[東京/デトロイト 8日 ロイター] – 半導体不足でホンダや日産自動車といった自動車メーカーに、減産の動きが出てきた。新型コロナウイルスの感染拡大で在宅勤務が普及し、パソコン需要が拡大、さらに第5世代(5G)通信網向けスマートフォンや基地局の整備が進み、自動車向けの半導体が不足してきていることが背景にある。

ホンダの広報担当者は「部品調達に影響が出始めており、生産振替や台数調整などで影響のミニマム化に取り組んでいる」と説明、車種ごとの調整台数の見通しは「精査中」としている。日本経済新聞は、不足しているのは車両制御システムなどに用いる半導体で、鈴鹿製作所(三重県鈴鹿市)で手がける小型車「フィット」を中心に1月に4000台程度を減産すると報じた。

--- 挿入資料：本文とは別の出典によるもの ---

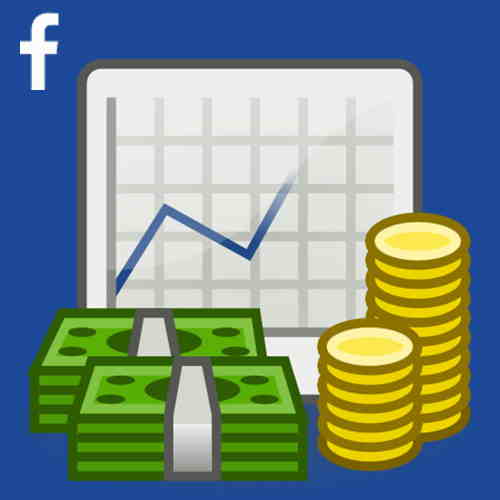 f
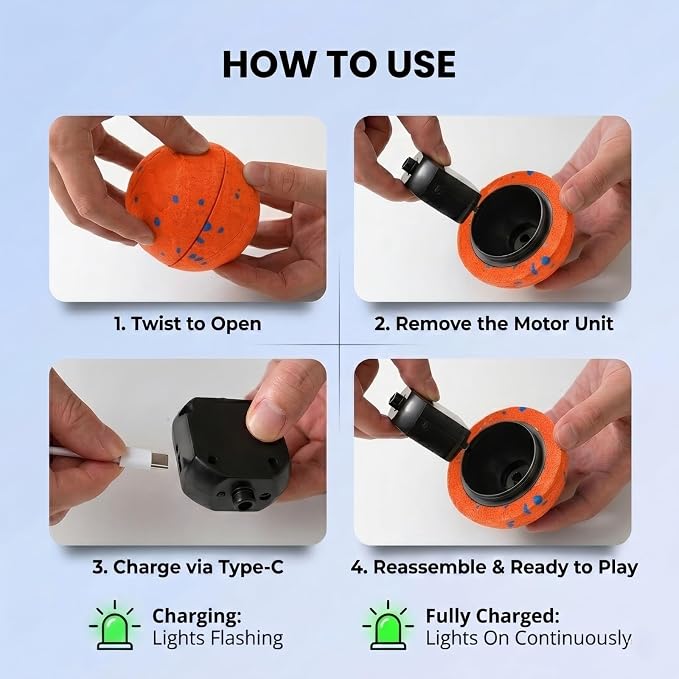 HOW TO USE

1. Twist to Open

2. Remove the Motor Unit

3. Charge via Type-C

4. Reassemble & Ready to Play

Charging:
Lights Flashing

Fully Charged:
Lights On Continuously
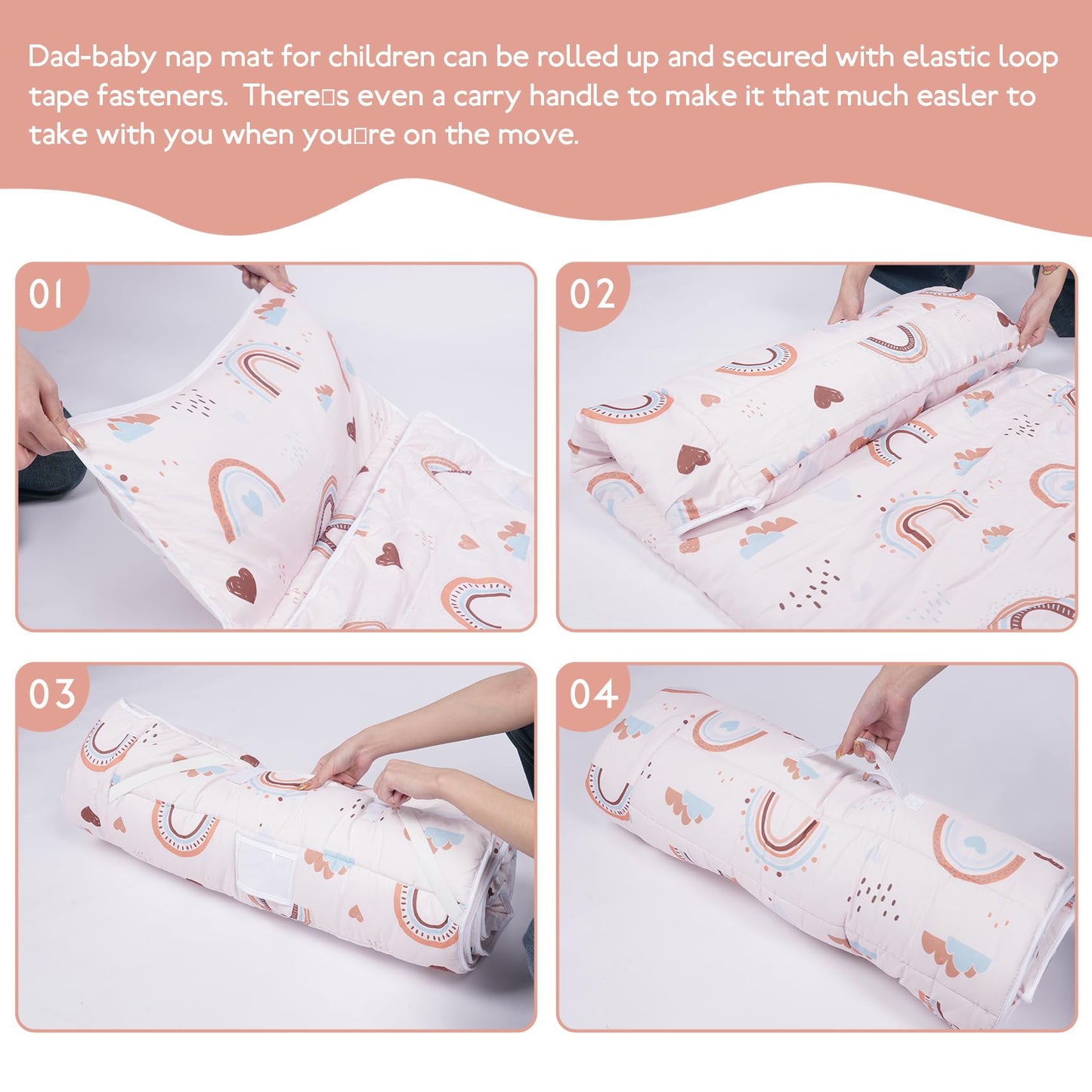 Dad-baby nap mat for children can be rolled up and secured with elastic loop tape fasteners.  There□s even a carry handle to make it that much easler to take with you when you□re on the move.

01

02

03

04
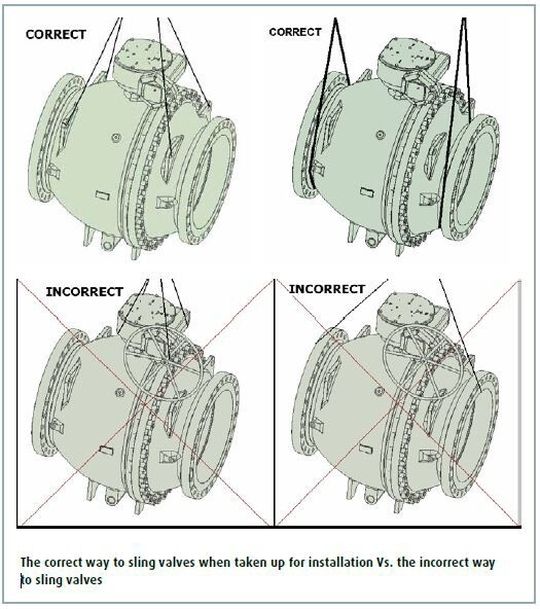 CORRECT

CORRECT

INCORRECT

INCORRECT

The correct way to sling valves when taken up for installation Vs. the incorrect way to sling valves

日産自動車は半導体不足の影響で、追浜工場(神奈川県横須賀市)で生産する小型車「ノート」を減産する。台数などは明らかにしていない。日経新聞は、1月は5000台規模で減らす方向と報じている。

トヨタ自動車は、米テキサス州のサンアントニオ工場でピックアップトラック「タンドラ」の生産を縮小する方針だが、広報担当は詳細は明かさなかった。

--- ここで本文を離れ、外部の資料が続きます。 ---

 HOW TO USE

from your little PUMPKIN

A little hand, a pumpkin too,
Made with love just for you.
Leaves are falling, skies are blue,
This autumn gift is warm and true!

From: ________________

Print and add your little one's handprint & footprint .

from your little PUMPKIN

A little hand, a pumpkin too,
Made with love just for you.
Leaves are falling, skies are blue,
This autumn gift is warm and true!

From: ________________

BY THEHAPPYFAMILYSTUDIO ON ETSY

米フォードはルイジアナ州とケンタッキー州の組立工場を停止すると発表。フィアット・クライスラー・オートモービルズ(FCA)は「ジープ」を生産するメキシコ工場や「クライスラー」などを生産するカナダ工場を停止するという。

自動車業界では、昨年10月に旭化成の宮崎県の半導体工場で火災が発生したことによる供給影響も懸念されている。こちらについてホンダは「2月分まで確保しており、それ以降の分は代替調達などを含め精査している状況」としている。

世界的な半導体不足を受け、自動車業界では独フォルクスワーゲン(VW)が中国や欧米での生産調整に動くなど影響が出始めていた。半導体メーカーが、コロナ禍で一時的に生産が影響を受けた自動車向けから家電向けなどへと、生産をシフトした影響だとフォルクスワーゲンはみている。